**Assignment:**
Take the lines from the one with "Munro American Suede" through the end of the material below and repeat them exactly, dropping every picture.

**Exercise input:**
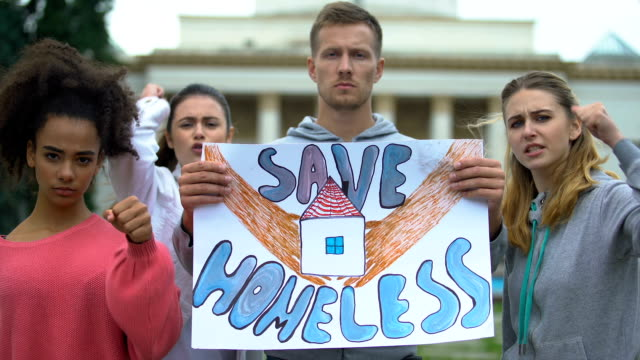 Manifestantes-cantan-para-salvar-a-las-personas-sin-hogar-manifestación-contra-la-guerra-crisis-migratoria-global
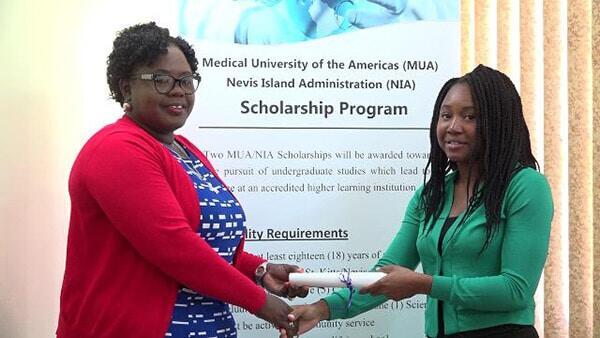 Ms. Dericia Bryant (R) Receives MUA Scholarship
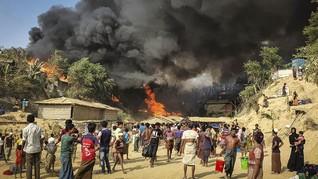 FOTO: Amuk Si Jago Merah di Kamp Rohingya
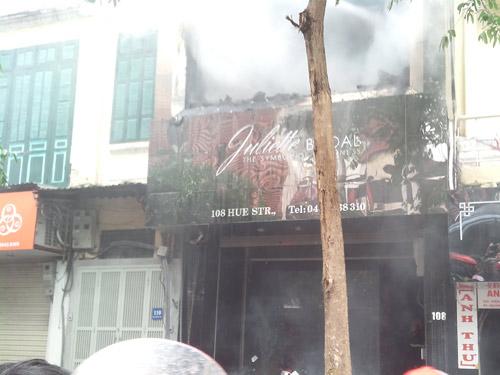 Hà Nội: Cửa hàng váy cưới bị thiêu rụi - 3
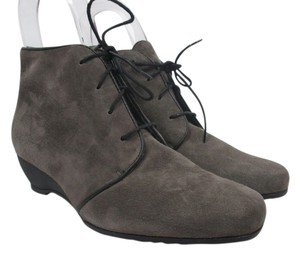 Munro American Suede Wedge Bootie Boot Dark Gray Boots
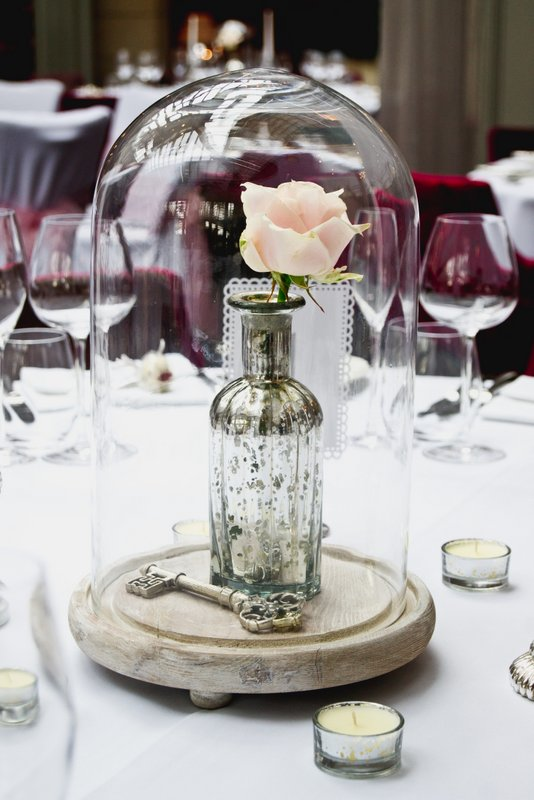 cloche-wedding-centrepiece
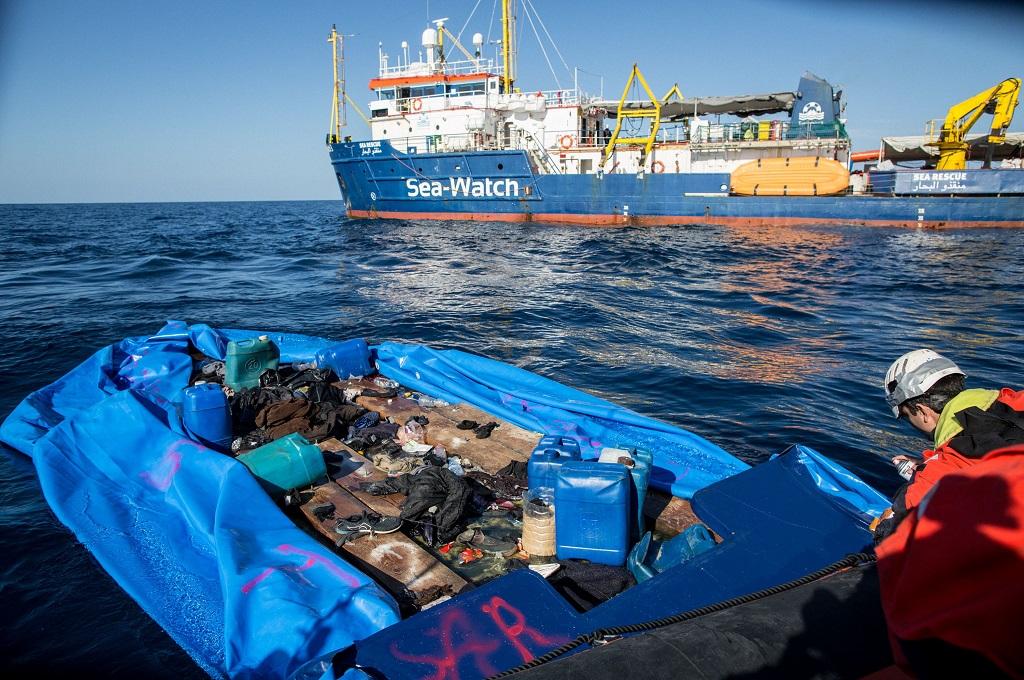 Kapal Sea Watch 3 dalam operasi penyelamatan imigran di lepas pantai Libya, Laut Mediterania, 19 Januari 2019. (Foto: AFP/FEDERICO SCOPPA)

**Output:**
 Munro American Suede Wedge Bootie Boot Dark Gray Boots
 cloche-wedding-centrepiece
 Kapal Sea Watch 3 dalam operasi penyelamatan imigran di lepas pantai Libya, Laut Mediterania, 19 Januari 2019. (Foto: AFP/FEDERICO SCOPPA)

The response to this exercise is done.